Jim L. LeBrun, the superintendent of the Ware County public schools, explained Friday why the disrupting presence of a symbol such as the Confederate flag can be legally banned from public school property in the wake of an incident that happened at Ware County High School on Aug. 18.
Daryl Lott’s letter to the editor was published in the Journal-Herald Thursday. In it Lott claimed that his right to display the Confederate flag is protected by the First Amendment to the U.S. Constitution.
However, LeBrun maintains precedent was set by a ruling by the Eleventh Circuit Court allowing a school system to ban Confederate symbols.
Lott said he was told to leave the Ware High campus last week (Aug. 18) when he arrived there to pick up his 10th grade daughter with two Confederate flags in the bed of his pickup truck. He said school officials and city police threatened him with arrest for trespassing and disturbing the peace.
LeBrun issued this statement Friday:
“One of the responsibilities of the school administration is to maintain an environment of civility and citizenship in the school setting. When a school faces a potential disruption, the administration is well within their rights to act accordingly.

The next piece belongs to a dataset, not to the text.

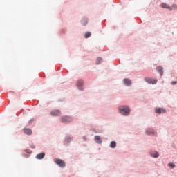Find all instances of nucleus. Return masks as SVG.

“The Confederate flag symbolizes many things for many people. Given the recent tragic events in our county, state and nation, it is certainly reasonable to expect a disruption resulting from the appearance of a Confederate flag on school grounds.
“The school property belongs to the Ware County Board of Education. We certainly welcome the public onto our school campus to act and conduct themselves in a civil manner, but not to potentially cause disruptions. The Board of Education is charged with maintaining the property and keeping order. They pass this charge on to the administration, i.e. the superintendent and the principals. Therefore, school officials must make decisions that consider the safe and orderly environment of the school campus.
“A ban on the display of Confederate symbols is not unconstitutional, as decided in Scott vs. School Board of Alachua County, a case tried in the Eleventh Circuit Court. Therefore, school administrators have not violated any constitutional rights by banning the display of Confederate flags on school property.”